Determine how many lines in these records hold "scientific". Only the number is wanted.

··· Dataset excerpts

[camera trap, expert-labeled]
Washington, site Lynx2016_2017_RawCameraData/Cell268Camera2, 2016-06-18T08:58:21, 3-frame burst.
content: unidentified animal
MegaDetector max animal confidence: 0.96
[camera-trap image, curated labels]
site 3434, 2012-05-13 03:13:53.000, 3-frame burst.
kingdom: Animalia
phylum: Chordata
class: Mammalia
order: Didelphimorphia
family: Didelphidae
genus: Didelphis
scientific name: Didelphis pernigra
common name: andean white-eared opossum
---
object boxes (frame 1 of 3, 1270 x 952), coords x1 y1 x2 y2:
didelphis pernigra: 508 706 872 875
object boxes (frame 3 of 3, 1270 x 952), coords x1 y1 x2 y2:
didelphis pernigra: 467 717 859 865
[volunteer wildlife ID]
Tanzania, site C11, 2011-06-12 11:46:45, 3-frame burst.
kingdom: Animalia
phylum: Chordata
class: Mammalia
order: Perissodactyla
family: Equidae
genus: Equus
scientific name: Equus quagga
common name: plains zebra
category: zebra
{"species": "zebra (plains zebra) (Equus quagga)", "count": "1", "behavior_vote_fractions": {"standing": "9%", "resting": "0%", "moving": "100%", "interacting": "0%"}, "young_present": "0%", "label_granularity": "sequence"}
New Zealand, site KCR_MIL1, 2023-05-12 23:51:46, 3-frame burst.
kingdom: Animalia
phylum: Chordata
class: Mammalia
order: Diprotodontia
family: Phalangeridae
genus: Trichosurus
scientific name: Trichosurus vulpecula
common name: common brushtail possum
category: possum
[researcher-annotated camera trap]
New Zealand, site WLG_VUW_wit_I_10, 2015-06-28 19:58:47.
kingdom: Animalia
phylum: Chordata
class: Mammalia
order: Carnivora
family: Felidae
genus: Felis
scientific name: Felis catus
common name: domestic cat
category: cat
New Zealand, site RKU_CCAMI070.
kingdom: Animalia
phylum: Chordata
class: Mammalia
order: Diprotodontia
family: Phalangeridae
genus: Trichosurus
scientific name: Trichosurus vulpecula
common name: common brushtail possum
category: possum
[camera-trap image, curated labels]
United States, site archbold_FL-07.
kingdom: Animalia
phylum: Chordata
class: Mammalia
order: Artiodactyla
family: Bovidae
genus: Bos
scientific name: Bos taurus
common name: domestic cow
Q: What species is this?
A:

······

Task solution
6